I believe that increasing the efficacy of scalarization beyond trivial cases is going to depend on inlining though (constructors mainly, but trivial usages of the base reference also could be eliminated by inlining).

This is right. The more you can inline the more you can scalarize. Though if you look at some of what we've been talking about for Project Valhalla, we could also generate scalarized calling conventions (or multiple entry points for a given function) to extend the range without needing to inline as far.

The reason that stack allocation itself is interesting beyond this case is that heavily request-driven usage patterns may hypothetically allocate large numbers of short-lived objects that are potentially non-thread-escaping and non-scope-escaping, yet still pass through multiple layers of API. Stack allocated objects are particularly interesting for this case because they introduce no GC allocation pressure.

Stack allocation is one approach for this but it's not the only one. In fact, these objects don't have to live on the stack to get the benefits. All we're really talking about here is a bump-pointer allocated space that get's recycled en-mass on function return. This can be achieved with a special thread local allocation buffer (TLAB / TLH depending on your preferred JVM's terminology).

A former coworker ended up at Microsoft looking at stack allocation for Hotspot and they were, last I heard from mailing list discussions, pursuing this kind of side-buffer approach

[dmlloyd]

I believe that increasing the efficacy of scalarization beyond trivial cases is going to depend on inlining though (constructors mainly, but trivial usages of the base reference also could be eliminated by inlining).

This is right.

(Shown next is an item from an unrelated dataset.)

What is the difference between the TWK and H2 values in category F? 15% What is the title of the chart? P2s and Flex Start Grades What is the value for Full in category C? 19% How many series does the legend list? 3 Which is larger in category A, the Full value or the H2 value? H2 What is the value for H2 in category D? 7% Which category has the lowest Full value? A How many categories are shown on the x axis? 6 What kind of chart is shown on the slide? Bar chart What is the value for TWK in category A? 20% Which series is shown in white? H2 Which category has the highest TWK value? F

The more you can inline the more you can scalarize. Though if you look at some of what we've been talking about for Project Valhalla, we could also generate scalarized calling conventions (or multiple entry points for a given function) to extend the range without needing to inline as far.

Scalarized parameter expansion could be very interesting. Using escape analysis, we might be able to identify cases where we can scalarize one or more object-typed arguments using similar criteria that we would use to evaluate an object for stack allocation eligibility. This could result in a similar effect to stack allocation, however with potentially higher density (as unused fields and/or, in some cases, the object header might not need to be allocated).

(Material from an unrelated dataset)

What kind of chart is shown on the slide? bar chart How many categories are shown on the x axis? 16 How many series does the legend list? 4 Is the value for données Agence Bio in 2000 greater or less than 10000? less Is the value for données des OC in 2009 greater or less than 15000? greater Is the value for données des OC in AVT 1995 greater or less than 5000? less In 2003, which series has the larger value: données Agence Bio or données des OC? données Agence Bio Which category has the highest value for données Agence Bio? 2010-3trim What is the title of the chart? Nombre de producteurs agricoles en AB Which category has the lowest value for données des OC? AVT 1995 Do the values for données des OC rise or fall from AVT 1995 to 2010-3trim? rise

Addendum: at present we don't have any infrastructure to support this. Off the cuff, it feels like it could be similar to outlining and/or specialization.

[DanHeidinga]

Azul is listed as the existence proof for using LLVM for a JVM. My understanding (and I wish I could find the link back) is that they have their own build of LLVM (called Orca?) uses the standard LLVM optimizations on opaque pointers then once the pointers are converted into a more direct form, they limit the optimization passes that LLVM can do as the representation is fragile. So the system groups optimizations into two sets of passes - with opaque object pointers, and the minimal passes on the fragile representation.

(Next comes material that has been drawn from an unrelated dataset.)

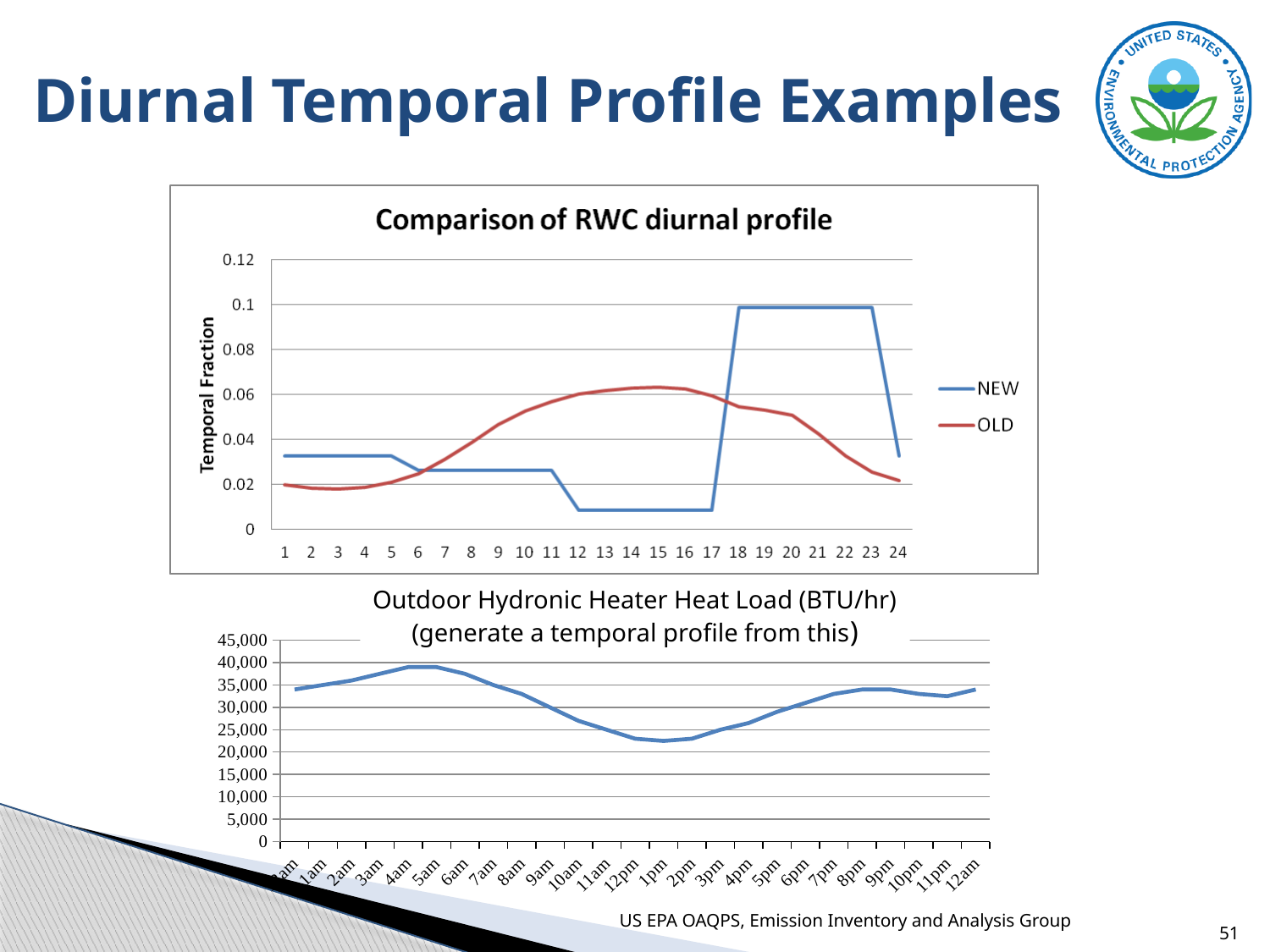
In the 'Comparison of RWC diurnal profile' chart, is the NEW value at hour 20 greater or less than 0.08? greater In the 'Comparison of RWC diurnal profile' chart, which series has the larger value at hour 15, NEW or OLD? OLD In the 'Comparison of RWC diurnal profile' chart, which series has the larger value at hour 20, NEW or OLD? NEW In the 'Comparison of RWC diurnal profile' chart, is the OLD value at hour 15 greater or less than 0.04? greater How many series does the legend of the 'Comparison of RWC diurnal profile' chart list? 2 What kind of chart is the 'Comparison of RWC diurnal profile' chart? line chart In the 'Outdoor Hydronic Heater Heat Load (BTU/hr)' chart, do the values rise or fall from 5am to 1pm? fall In the 'Comparison of RWC diurnal profile' chart, what colour is the NEW line? blue In the 'Comparison of RWC diurnal profile' chart, is the NEW value at hour 13 greater or less than 0.02? less What kind of chart is the 'Outdoor Hydronic Heater Heat Load (BTU/hr)' chart? line chart In the 'Comparison of RWC diurnal profile' chart, how many hours are shown on the x axis? 24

We likely don't want to maintain and ship our own version of LLVM. Without a way to control the LLVM passes (which I think means a custom LLVM build with our own PassManager), we're somewhat constrained on how we can present pointers without having them "lost" for the GC

[aviansie-ben]

We do have some control over LLVM passes. The opt executable that LLVM provides for running its optimizations on bitcode allows you to specify explicitly what passes to run, so there's no reason we can't control that ourselves. The only restrictions are that we may have issues with compatibility between LLVM versions (if we want to run passes from new versions, we would need to make the list of passes conditional upon the version of LLVM in use) and that we cannot write our own custom passes.